There's a couple pics I have, I can take more later. She needs ALOT of work. Pretty much rusted all over, no seat, the bucket has a hole on top, as you can see in the pic. We are going to replace things as we can. Will eventually paint it new again. At least the Hydraulics are fine along with the PTO.


----------



## pogobill (Jan 31, 2012)

tjcc1978 said:


> There's a couple pics I have, I can take more later. She needs ALOT of work. Pretty much rusted all over, no seat, the bucket has a hole on top, as you can see in the pic. We are going to replace things as we can. Will eventually paint it new again. At least the Hydraulics are fine along with the PTO.


Looks like a great tractor! You'll have fun using it and restoring it as well!


----------



## dozer966 (Dec 30, 2014)

Looks like a 730 loader. When I replaced my belt on my 3400 I found it easier to unbolt the front hyd pump and sliding the pump and shaft to the front untill you have a large enough gap to slide the belt through. As for the loader I found that they are prone to crack in the weld on the front cross member ( metal fatigue). All in all it will be a good work horse once you put some TLC in to it.
Nice tractor


----------



## tjcc1978 (Feb 13, 2019)

GOAL OF THE EXERCISE:
Write what comes next in the forum thread above about restoring the rusted tractor, picking up right after its final line.

MATERIAL PROVIDED:

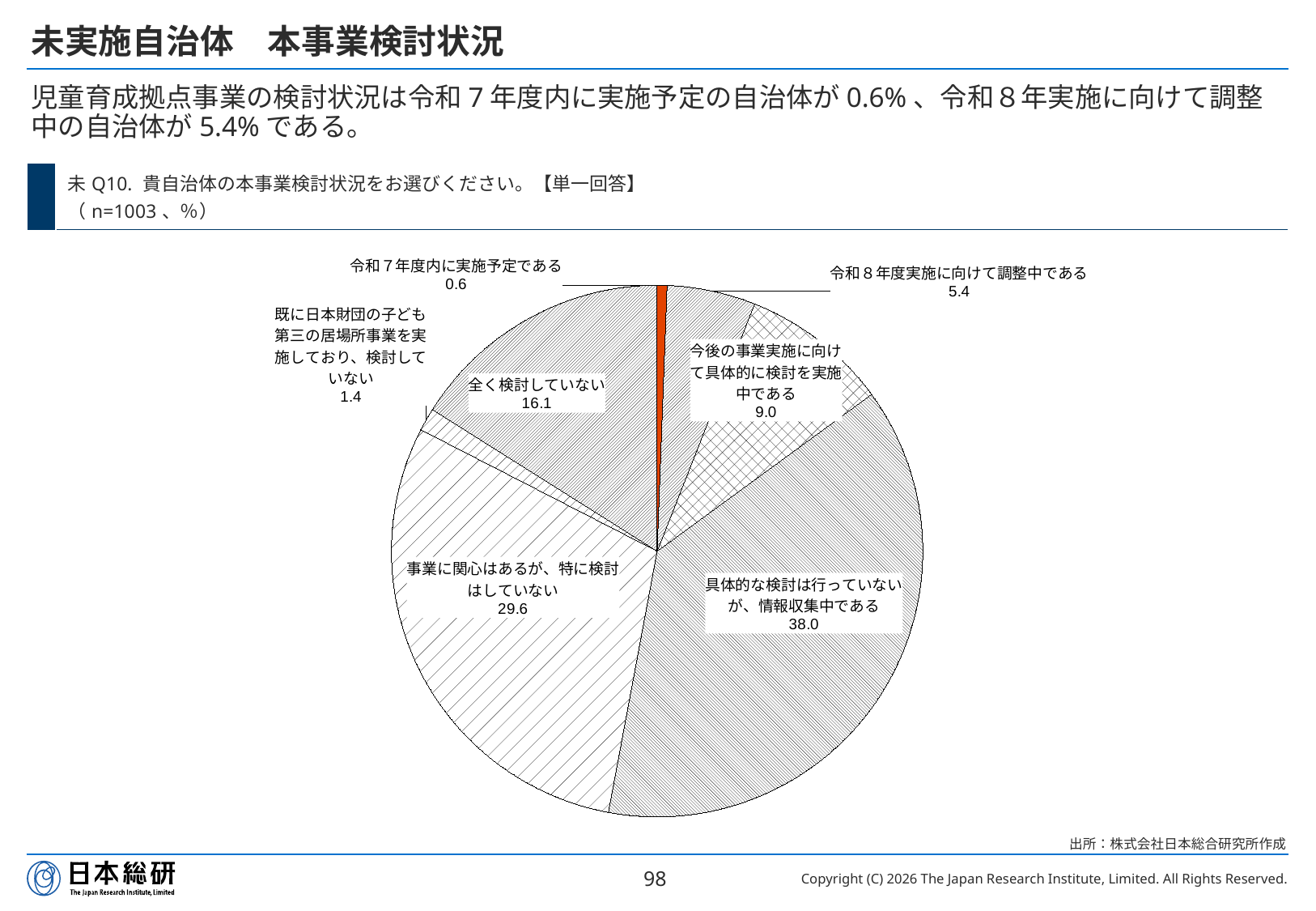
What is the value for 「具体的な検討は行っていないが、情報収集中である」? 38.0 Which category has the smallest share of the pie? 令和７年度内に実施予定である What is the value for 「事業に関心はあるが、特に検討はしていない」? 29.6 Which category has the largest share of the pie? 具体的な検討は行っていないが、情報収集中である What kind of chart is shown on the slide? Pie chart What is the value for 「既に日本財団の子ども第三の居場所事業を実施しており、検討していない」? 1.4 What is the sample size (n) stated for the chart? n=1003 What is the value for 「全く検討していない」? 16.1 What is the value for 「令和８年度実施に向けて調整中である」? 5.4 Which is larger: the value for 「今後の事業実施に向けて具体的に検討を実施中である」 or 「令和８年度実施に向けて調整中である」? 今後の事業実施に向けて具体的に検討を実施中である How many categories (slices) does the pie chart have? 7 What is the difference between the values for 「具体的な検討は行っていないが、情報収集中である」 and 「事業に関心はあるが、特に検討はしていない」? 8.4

FINAL ANSWER:
So far my husband has used it 3 times to try and smooth our road out. It's a great tractor. It just needs TLC. And we will do so! He got the belt on 2 days ago, and he said what a pain that was. Just wish we knew why it's smoking in the front. And losing water.


----------



## JMG (Feb 12, 2019)

I can see why you bough it, not bad, I would love to have a bucket that good. I don't have anyway of posting pictures, mine is total yellow and everything is heavy duty. I thank mine came from that part of the country, don't know which state, it was used in a salt environment, floor was eat up. All the cab glass and lights were removed and a one foot was cut off each side of the bucket. Hydraulic hose are in great shape, had one small leak on the tilt ram.


----------



## JMG (Feb 12, 2019)

I put a adjustable belt on mine. Too much trouble removing the hydraulic pump and shaft.


----------



## JMG (Feb 12, 2019)

tjcc1978 said:


> So far my husband has used it 3 times to try and smooth our road out. It's a great tractor. It just needs TLC. And we will do so! He got the belt on 2 days ago, and he said what a pain that was. Just wish we knew why it's smoking in the front. And losing water.


Can you see water leaking out, if not check your oil. Can you tell where the smoking is coming from?


----------



## tjcc1978 (Feb 13, 2019)

Oh, there is a lot that's broken on it, but that will all come in time. The orange lights on top of the rear fenders are both broken to pieces, there is no cushioning on the seat, the whole tractor is covered in dirt/grime so the previous owner didn't do regular maintenance on it at all, which is sad because that is just something that should be done to any piece of equipment, even our cars/trucks!


----------



## JMG (Feb 12, 2019)

I have to replace the clutch, breaks (no breaks), injection pump and add lights. Mine had asphalt on the undercarriage. Already replaced the seat. I blame the state/county employees for the condition of this tractor. I am retired, it gives me something else to do. I live in south Mississippi, no snow, just rain.


----------



## tjcc1978 (Feb 13, 2019)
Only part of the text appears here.